Work out how many lines in these entries include the string "INNOTECH", and give only that figure.

[Collected data entries]
··········
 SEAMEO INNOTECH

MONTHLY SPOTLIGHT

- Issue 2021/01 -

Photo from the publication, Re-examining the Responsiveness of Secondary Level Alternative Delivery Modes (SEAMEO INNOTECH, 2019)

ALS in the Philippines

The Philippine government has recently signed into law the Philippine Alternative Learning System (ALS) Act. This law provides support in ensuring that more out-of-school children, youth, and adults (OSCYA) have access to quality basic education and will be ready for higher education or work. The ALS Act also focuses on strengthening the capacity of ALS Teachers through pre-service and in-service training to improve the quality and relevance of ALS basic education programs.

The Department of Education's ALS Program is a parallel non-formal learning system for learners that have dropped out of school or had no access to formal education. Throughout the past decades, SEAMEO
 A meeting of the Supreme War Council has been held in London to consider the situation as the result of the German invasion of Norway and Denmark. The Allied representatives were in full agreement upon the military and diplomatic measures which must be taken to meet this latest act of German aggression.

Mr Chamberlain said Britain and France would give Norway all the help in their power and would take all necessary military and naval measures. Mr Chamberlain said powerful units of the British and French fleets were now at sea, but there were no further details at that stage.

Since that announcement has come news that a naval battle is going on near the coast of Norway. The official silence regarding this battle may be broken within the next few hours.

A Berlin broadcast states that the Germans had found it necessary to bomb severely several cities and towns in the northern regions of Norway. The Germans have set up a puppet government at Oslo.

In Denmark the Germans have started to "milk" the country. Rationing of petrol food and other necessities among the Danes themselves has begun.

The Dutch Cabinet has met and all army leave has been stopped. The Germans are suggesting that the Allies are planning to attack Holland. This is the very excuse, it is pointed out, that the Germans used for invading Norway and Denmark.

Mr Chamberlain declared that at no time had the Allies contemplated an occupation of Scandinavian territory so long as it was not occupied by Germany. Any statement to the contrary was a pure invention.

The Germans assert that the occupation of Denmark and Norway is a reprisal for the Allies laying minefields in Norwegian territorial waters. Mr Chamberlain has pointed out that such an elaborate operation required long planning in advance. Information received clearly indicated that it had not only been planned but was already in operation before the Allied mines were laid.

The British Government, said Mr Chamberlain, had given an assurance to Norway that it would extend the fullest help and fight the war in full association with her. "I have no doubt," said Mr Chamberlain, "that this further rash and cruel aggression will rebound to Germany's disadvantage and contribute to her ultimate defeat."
··········
§ OUTPUT
2